Still, the band was tight, the tunes solid, and to my knowledge no one else can announce the chili and corn buffet’s existence with such total class.
Finally, in Edmonton news, the Black Dog’s Best in Show II rolled open like a giant red tongue, which, as the weather continues to tank, turns out to be a good thing. I only saw the first three bands — Electricity for Everybody!, Fat Dave Sound Wave, and Red Ram — before living it up in Donair-ville on the jagged walk home. But they all kicked ass. E4E! you’ve already heard me rave about with Guided by Voices enthusiasm, and Red Ram worked quite well as a two-piece with an absent Doug Organ. But Fat Dave massaged my heart the most this time, sick blues with a mandatory Iron Maiden uniform which Tom Murray somehow didn’t get the memo on.

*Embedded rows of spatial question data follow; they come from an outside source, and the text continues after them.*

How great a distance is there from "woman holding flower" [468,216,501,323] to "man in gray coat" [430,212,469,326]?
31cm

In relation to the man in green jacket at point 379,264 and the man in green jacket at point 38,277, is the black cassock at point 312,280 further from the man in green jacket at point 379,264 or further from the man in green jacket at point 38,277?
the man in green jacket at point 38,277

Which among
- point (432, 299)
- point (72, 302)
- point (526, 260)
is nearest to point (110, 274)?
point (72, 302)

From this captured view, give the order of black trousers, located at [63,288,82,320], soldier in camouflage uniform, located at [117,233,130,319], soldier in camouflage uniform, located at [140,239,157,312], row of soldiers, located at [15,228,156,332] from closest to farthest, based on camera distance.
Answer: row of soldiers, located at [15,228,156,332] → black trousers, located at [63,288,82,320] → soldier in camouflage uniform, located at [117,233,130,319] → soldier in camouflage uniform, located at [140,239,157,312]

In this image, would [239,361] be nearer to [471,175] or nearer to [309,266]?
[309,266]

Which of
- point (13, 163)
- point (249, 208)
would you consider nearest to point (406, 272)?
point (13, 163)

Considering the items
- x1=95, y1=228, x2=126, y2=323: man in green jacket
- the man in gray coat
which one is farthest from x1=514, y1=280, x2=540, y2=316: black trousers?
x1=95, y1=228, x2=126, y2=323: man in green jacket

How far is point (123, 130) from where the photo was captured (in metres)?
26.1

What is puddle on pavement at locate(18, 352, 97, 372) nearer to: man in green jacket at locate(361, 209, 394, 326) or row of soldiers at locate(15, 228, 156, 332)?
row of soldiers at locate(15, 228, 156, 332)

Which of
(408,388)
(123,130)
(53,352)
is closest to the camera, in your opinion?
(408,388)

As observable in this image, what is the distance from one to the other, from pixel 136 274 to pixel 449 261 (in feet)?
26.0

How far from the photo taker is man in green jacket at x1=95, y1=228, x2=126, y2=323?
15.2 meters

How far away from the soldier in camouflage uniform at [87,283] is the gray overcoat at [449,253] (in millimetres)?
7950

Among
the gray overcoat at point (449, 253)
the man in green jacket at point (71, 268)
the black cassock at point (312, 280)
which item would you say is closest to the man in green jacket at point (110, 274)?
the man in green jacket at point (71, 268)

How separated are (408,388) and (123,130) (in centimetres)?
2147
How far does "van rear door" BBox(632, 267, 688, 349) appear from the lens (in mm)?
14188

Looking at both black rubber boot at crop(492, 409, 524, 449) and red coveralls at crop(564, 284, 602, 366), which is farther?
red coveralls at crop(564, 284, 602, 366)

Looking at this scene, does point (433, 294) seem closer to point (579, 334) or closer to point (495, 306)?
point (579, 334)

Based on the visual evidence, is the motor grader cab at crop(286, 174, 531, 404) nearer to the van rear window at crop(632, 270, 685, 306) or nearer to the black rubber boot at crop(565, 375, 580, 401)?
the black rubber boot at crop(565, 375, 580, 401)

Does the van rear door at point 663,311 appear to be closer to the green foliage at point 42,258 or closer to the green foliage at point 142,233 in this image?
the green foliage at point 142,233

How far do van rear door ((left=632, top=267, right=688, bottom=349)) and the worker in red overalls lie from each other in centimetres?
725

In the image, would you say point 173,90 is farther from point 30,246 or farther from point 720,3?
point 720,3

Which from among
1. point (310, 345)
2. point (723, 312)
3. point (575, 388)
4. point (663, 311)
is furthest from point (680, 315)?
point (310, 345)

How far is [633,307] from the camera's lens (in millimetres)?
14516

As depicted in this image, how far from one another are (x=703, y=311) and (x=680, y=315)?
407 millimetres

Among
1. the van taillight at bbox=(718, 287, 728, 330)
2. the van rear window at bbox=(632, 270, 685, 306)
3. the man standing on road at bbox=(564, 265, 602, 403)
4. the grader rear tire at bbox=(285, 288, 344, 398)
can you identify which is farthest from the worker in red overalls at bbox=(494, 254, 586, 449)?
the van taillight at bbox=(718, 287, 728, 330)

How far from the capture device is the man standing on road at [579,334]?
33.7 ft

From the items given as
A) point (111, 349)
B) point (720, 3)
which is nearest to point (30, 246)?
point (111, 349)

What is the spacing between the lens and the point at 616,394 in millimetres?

In the crowd (why do I feel like Graham Hicks all of a sudden?) was former YEG-ger Tony Baker, sci-fi visual-artist genius, who’s throwing a show in Calgary’s Untitled Art Society Gallery (4th Floor, 319-10th Ave. SW) from 7-10 p.m. on Friday night. Called Rebuilding the Expanse, the show will include some of Baker’s first 3-D model work (besides Tapey monsters), essentially windowboxes into his colorful cities — now with depth. If you’re in Calgary ...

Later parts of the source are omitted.